Rogi waddled back to the table and clambered up onto his stool, and, in spite of his promise, as Hâlott pushed and prodded on the case, Rogi grunted and sucked air in between clenched teeth, and moaned, and fluttered his lips, and—

“Rogi,” hissed Hâlott, jerking his head toward the little hunchback, dried muscle and sere tendon and ancient bone creaking like twisting rope, “You will go now into the woods and forage for the kastor ricinus.”

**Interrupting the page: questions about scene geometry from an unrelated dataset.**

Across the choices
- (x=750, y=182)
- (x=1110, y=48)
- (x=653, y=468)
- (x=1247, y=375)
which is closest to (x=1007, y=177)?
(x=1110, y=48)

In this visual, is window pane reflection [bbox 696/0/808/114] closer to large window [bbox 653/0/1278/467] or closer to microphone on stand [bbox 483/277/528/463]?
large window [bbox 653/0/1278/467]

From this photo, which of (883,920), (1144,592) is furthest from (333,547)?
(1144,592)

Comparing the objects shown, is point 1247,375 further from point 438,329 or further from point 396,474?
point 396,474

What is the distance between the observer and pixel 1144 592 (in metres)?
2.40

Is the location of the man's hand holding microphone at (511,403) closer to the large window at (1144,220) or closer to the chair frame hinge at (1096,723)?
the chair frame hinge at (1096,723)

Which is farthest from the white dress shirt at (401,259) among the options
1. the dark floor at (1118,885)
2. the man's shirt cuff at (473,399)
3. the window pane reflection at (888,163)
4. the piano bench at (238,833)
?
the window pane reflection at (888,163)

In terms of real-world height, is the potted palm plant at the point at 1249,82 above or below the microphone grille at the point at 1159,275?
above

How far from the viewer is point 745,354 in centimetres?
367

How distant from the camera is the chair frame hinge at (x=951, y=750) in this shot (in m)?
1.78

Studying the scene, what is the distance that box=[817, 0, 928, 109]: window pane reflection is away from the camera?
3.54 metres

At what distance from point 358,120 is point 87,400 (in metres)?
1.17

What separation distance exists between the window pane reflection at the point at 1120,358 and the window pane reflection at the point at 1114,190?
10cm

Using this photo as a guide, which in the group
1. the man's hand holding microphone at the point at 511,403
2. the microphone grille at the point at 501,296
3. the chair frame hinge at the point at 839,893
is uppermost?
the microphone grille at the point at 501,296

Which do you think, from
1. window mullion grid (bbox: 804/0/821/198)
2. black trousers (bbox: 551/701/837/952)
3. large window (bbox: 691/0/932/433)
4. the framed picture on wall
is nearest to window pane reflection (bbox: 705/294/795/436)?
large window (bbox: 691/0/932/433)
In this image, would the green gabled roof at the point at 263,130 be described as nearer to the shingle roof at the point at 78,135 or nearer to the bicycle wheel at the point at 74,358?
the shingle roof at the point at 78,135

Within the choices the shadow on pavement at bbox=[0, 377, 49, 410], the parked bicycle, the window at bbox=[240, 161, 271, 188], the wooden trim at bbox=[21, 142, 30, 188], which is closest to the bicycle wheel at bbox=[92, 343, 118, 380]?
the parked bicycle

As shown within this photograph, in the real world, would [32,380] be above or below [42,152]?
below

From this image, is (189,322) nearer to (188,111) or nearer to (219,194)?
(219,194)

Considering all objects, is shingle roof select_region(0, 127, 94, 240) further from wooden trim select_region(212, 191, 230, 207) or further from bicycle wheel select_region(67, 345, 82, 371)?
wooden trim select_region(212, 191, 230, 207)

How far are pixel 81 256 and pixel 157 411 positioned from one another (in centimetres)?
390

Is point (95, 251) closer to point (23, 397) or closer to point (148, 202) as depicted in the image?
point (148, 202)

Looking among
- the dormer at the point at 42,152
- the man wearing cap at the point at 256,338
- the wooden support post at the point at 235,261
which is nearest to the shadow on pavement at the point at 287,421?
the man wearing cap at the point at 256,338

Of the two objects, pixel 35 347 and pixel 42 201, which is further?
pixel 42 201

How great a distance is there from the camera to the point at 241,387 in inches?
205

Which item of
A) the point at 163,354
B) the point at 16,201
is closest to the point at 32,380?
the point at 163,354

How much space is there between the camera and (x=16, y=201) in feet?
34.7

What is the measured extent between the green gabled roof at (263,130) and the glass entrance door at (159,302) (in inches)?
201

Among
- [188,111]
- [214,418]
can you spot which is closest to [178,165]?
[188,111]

“Thothe little brown beanth that made me thshite and thshite until I thought my thtomach wath going to oothe out of my athend … and I only ate one? Thothe beanth?”

“Yes, those beans. Bring me a handful.”

Rogi shuddered and sighed but said, “Yeth, Mathter.”

He hopped down off the stool, and, stuffing the uneaten remainder of his bread and cheese into a pocket, he took up a small empty pouch and his blowpipe and poison darts, and he set off out the door and stumped ’round the tower and into the hills, heading toward the last place he had found the poisonous bounty.